▸ What you will do
Repeat only the lines below from the one containing "common name: red hartebeest" through the one containing "label granularity: sequence-level", inclusive, exactly as written.

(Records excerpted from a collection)
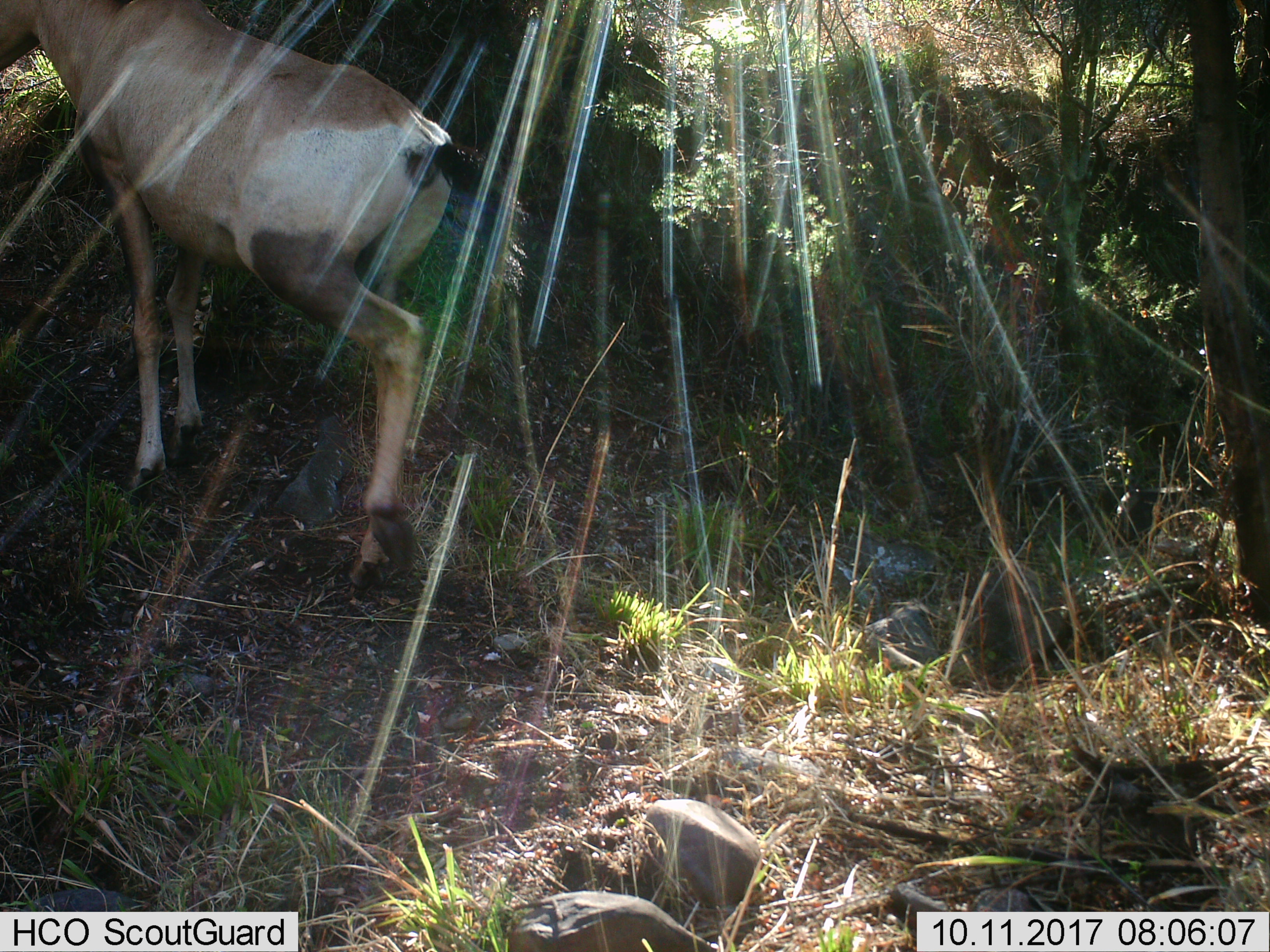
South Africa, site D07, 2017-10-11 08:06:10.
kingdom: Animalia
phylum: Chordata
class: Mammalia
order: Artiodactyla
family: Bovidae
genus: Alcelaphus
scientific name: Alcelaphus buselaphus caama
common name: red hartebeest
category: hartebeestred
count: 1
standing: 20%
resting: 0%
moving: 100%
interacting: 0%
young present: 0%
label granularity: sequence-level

==

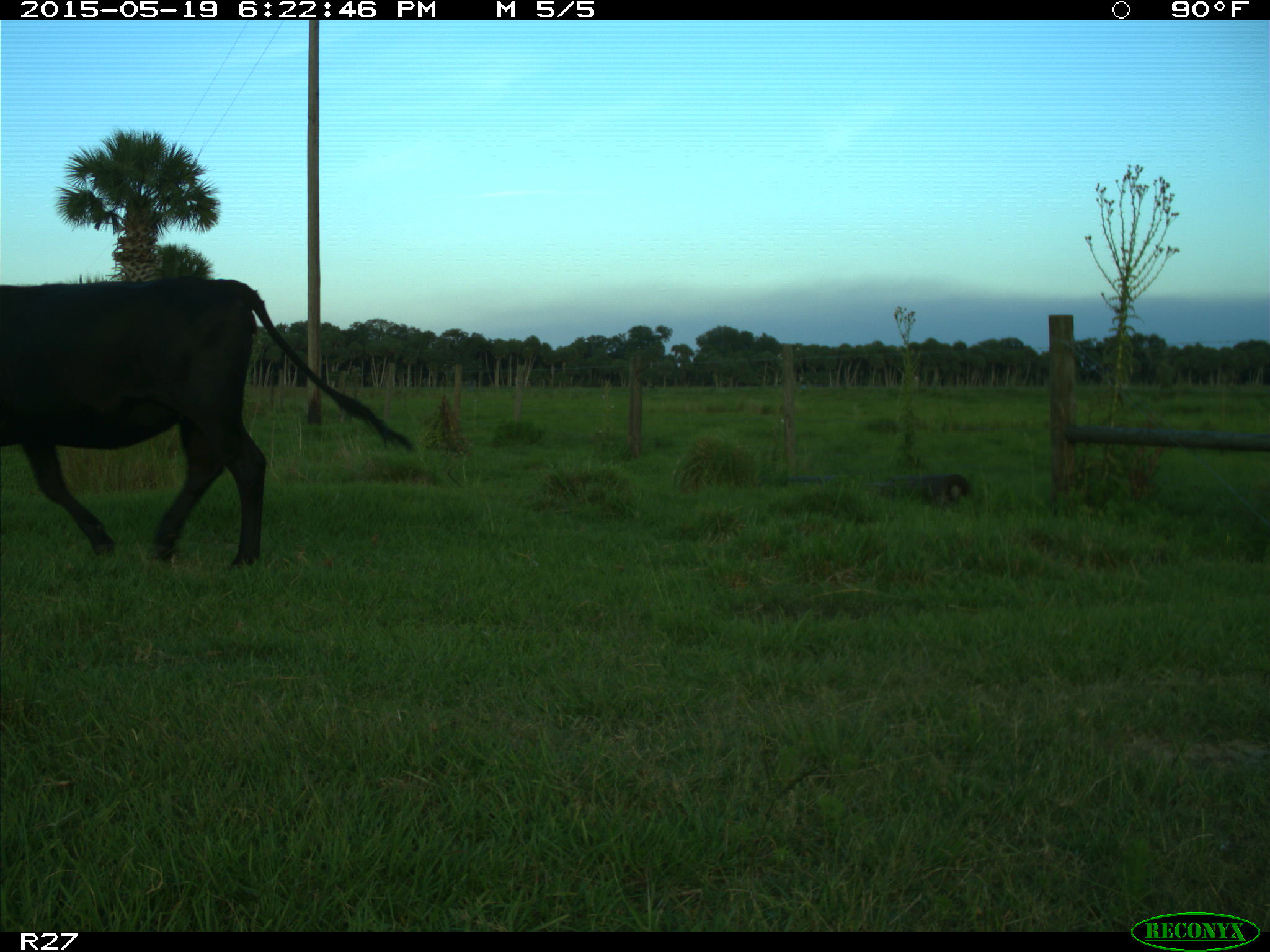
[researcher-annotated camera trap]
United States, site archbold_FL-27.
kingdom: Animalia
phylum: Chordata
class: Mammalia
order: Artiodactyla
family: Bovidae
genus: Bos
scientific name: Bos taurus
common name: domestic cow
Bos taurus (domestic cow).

▸ Written answer
common name: red hartebeest
category: hartebeestred
count: 1
standing: 20%
resting: 0%
moving: 100%
interacting: 0%
young present: 0%
label granularity: sequence-level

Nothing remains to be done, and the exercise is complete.